Sounds like it’s time to flip the script and manage the call differently. If dispatch can’t send enough ambulances to the scene in a reasonable period of time, the medics will have to begin reverse triage.

Reverse triage is a method of triaging mass casualty incidents that was born on the battlefields of the Civil War. Army medics in history have been confronted with numerous casualties, some worse than others. Some patients can walk and other patients are just too far gone to worry about. Add to the problem of there only being one medic assigned to a platoon of 30 infantry, and every incident is a mass casualty incident.

In a mass casualty, the least injured patients are the first to leave

At mass casualty incidents, there will be a wide range of injuries, some more debilitating than others. The easiest group to start with are patients who can walk. The walking wounded patients are the first priority as they can be told to move to a location. Once all the walking wounded have been collected, they can be transported to the hospital in a van or a school bus. Leaving the ambulances to manage other patients.

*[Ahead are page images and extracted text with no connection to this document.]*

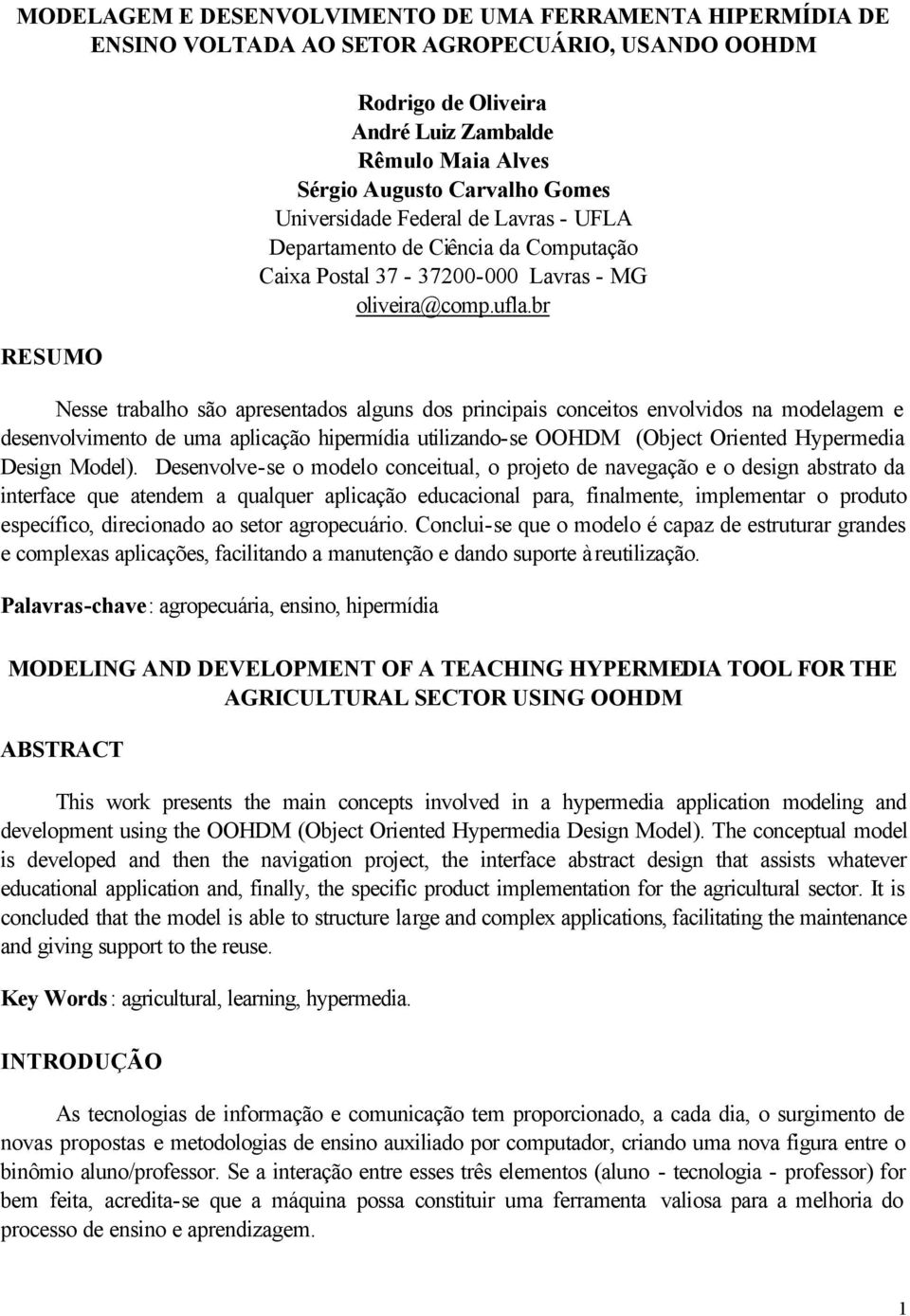 MODELAGEM E DESENVOLVIMENTO DE UMA FERRAMENTA HIPERMÍDIA DE ENSINO VOLTADA AO SETOR AGROPECUÁRIO, USANDO OOHDM

Rodrigo de Oliveira
André Luiz Zambalde
Rêmulo Maia Alves
Sérgio Augusto Carvalho Gomes
Universidade Federal de Lavras - UFLA
Departamento de Ciência da Computação
Caixa Postal 37 - 37200-000 Lavras - MG
oliveira@comp.ufla.br

RESUMO

Nesse trabalho são apresentados alguns dos principais conceitos envolvidos na modelagem e desenvolvimento de uma aplicação hipermídia utilizando-se OOHDM (Object Oriented Hypermedia Design Model). Desenvolve-se o modelo conceitual, o projeto de navegação e o design abstrato da interface que atendem a qualquer aplicação educacional para, finalmente, implementar o produto específico, direcionado ao setor agropecuário. Conclui-se que o modelo é capaz de estruturar grandes e complexas aplicações, facilitando a manutenção e dando suporte à reutilização.

Palavras-chave: agropecuária, ensino, hipermídia

MODELING AND DEVELOPMENT OF A TEACHING HYPERMEDIA TOOL FOR THE AGRICULTURAL SECTOR USING OOHDM

ABSTRACT

This work presents the main concepts involved in a hypermedia application modeling and development using the OOHDM (Object Oriented Hypermedia Design Model). The conceptual model is developed and then the navigation project, the interface abstract design that assists whatever educational application and, finally, the specific product implementation for the agricultural sector. It is concluded that the model is able to structure large and complex applications, facilitating the maintenance and giving support to the reuse.

Key Words: agricultural, learning, hypermedia.

INTRODUÇÃO

As tecnologias de informação e comunicação tem proporcionado, a cada dia, o surgimento de novas propostas e metodologias de ensino auxiliado por computador, criando uma nova figura entre o binômio aluno/professor. Se a interação entre esses três elementos (aluno - tecnologia - professor) for bem feita, acredita-se que a máquina possa constituir uma ferramenta valiosa para a melhoria do processo de ensino e aprendizagem.

1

Once the walking wounded have been removed, the medics are only left with patients who can’t walk

Now the medics have to make their way through the crowd of patients who are unable to self ambulate (walk). The reality of non walking patients is that the range of injuries can be quite diverse, some more serious than others. If a patient can’t walk because they only have a sprained ankle, the patient can probably wait to be evacuated so the medics can evacuate a more injured patient. So how are the medics to know which of the non ambulatory patients are worse than the others?

The START Triage System

 Many EMS agencies and fire departments currently use the START triage system, which is the national standard for fire and EMS services. The system is designed to allow a group of trained individuals to rapidly triage (that’s French for, “to sort”), manage a patient population (of any size), and transport those patients to appropriate destinations (in an organized manner). The START triage system is not intended for use on routine calls (with several patients). Additionally, START also expects the triage team to assume that certain patients are dead, when in fact they very well might have a pulse. The reason is that certain patients might normally have chance for survival if the incident involved one or two patients (because you would be able to allocate personnel to treat them), however, in a mass casualty incident, taking that manpower away from the incident could decrease the survival of other, less injured patients. The goal of any triage and mass (or multi) casualty plan is to take steps to ensure that the maximum number of patients will survive (it’s not there to “save” everybody, just as many as possible).